HAVANA, Cuba — When leading Cuban writers and intellectuals want to circulate their views in a journal with a serious readership on the island these days, they turn to an unlikely publisher: the Catholic Church.
Church dioceses around the world have publications and newsletters, of course, often engaging with the pressing topics of the day. But in Cuba, where the newsprint and airwaves are the sole dominion of the state, church-run magazines have become a critical forum for debates on the country’s earthly problems — its faltering economic model, or the deep political divisions between Miami and Havana.
The most important venue to emerge in recent years is the magazine and website Espacio Laical (Secular Space). Each issue typically contains several items of spiritual and other ecclesiastical interest, but most of its pages are increasingly devoted to economic, social and political topics.
Recent editions have featured columns urging broader internet access, deeper economic reforms and a path to reconciliation between Cubans on the island and Cubans abroad. Another issue published an extensive interview with Cuban economist Pavel Vidal, who, like most Cuban scholars, is effectively barred by the government from speaking to foreign reporters — but not a Cuban publication like Espacio Laical.
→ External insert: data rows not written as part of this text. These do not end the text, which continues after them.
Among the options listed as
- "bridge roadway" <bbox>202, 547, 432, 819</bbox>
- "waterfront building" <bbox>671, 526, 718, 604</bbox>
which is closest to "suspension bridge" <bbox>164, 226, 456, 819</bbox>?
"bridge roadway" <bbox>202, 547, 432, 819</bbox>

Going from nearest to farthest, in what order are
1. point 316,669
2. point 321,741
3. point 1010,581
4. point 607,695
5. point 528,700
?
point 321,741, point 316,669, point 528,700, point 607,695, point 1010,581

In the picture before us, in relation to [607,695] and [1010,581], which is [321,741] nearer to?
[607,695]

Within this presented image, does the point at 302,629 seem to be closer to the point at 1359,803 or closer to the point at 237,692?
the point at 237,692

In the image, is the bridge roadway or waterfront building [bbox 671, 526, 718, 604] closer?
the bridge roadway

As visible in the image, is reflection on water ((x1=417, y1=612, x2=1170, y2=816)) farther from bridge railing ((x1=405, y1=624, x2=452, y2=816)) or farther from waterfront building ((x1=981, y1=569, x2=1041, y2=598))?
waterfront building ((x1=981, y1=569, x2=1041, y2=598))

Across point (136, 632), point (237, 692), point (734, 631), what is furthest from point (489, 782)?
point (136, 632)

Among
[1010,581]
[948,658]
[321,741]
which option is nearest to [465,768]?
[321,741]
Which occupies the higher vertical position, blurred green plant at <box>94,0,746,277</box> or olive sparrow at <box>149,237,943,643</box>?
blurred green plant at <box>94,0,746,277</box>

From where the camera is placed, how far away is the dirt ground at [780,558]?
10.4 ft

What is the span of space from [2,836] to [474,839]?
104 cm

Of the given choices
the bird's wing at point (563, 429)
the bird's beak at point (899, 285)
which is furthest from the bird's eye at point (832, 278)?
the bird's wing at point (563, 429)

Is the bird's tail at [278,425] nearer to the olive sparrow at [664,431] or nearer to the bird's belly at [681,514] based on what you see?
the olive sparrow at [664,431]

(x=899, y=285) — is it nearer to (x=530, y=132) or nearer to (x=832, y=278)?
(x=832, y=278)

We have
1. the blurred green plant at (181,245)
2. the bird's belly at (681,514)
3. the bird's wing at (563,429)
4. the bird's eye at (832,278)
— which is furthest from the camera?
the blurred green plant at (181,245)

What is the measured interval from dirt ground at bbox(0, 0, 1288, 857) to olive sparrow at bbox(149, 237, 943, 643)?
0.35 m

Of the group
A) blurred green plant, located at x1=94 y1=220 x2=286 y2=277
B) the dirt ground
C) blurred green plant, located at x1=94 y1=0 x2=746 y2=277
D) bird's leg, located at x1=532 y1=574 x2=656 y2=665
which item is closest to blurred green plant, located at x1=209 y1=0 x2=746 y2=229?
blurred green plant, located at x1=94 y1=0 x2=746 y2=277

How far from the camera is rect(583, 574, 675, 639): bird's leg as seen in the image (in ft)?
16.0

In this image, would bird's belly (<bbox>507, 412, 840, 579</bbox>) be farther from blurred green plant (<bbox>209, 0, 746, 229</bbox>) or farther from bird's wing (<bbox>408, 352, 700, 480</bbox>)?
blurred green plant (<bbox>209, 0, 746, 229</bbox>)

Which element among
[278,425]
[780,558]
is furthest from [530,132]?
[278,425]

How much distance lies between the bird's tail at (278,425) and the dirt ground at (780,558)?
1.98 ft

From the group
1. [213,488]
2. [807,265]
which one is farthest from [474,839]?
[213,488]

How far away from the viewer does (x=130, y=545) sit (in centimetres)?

The magazine is one of the few Cuban journals that regularly prints articles by foreigners or Cuban exiles, creating a rare place where Cubans scholars who have left the island can still reach Cuban audiences in print.
One contributor, Marifeli Perez-Stable, is a columnist for the Miami Herald, and the magazine also recently ran an essay by Peruvian Nobel laureate Mario Vargas Llosa, a long-time Castro critic routinely disparaged in Cuba’s official media.
“Our mission is to facilitate dialogue,” said Roberto Veiga, Espacio Laical’s editor. “It doesn’t matter if contributors lean toward one side of the political spectrum or the other,” he said.
Veiga said the magazine is trying to appeal to Cubans everywhere, Catholic or secular, regardless of where they live. “We publish Cubans here on the island and Cubans who live abroad — it doesn’t matter,” he said. “As long as they contribute in a spirit of dialogue and reconciliation, and are looking to find consensus.”
Just as Espacio Laical includes articles with religious content, the church’s principal magazine, Palabra Nueva (New Word), also publishes articles of broader secular interest. Its monthly circulation in print is 12,500, but editor Orlando Marquez said the magazine reaches 10 times that many readers because it’s passed around so widely.
“The idea is to bring the church closer to society, and to provide a place where Catholics — and non-Catholics — can discuss the issues that affect their daily lives but that often go missing in the official state media,” said Marquez, who is also the spokesman for the Havana Archdiocese.
The magazines do not explicitly challenge the Castro government or Cuba’s leaders. Their articles are not polemical or overtly partisan, leading critics abroad or among Cuba’s dissident movement to see them as excessively timid or accommodating to authorities.
According to a report last week in the Miami Herald, a 2007 U.S. diplomatic cable released by Wikileaks claimed that Cuban Cardinal Jaime Ortega had moved to stifle another, more critical church magazine, Vitrales, bowing to pressure from the Cuban government. The cable, written by a mid-level State Department official, cited unnamed monsignors at the Vatican who worked on Cuba issues.
The Herald, which had access to the secret cable, reports Vatican officials complained to U.S. diplomats that Cardinal Ortega, the island’s top church figure, was too friendly with Raul Castro.
In an interview, church spokesman Marquez rejected those claims, insisting that while the Cuban government has objected to some content in church publications, it has not pressured Ortega or other church leaders to shut them down. “They’ve never asked us to close a magazine,” he said.
Next month’s issue of Palabra Nueva carries an account, written by Marquez, of the church’s role in helping to free more than 100 jailed activists from Cuban prisons last year, written partly in response to the allegations that Cardinal Ortega facilitated a program of “forced exile” that resulted in most of the dissidents leaving for Spain.
But dissidents and their families have acknowledged in recent weeks that they were not forced to leave. In fact, many of the best-known prisoners and more vigorous Castro critics — such as Oscar Elias Biscet, or Hector Maseda, husband of Ladies in White leader Laura Pollan — chose to remain on the island once released from jail.
“Now, or in the near future, the country needs to create a space in which different opinions, interests, and criteria can come together and merge into a common cause, and one that isn’t tied to foreign interests,” Marquez writes in his essay, outlining a vision of Cuba that sounds not unlike the stated mission of the church’s publications.
“In that case, perhaps, there wouldn’t be a need for the Church to mediate, because we’d have a new society that seeks, through frank and responsible dialogue, to become a strong and prosperous society for all,” he continues. “That conversation has not begun, nor is it visible on the horizon, but it should be.”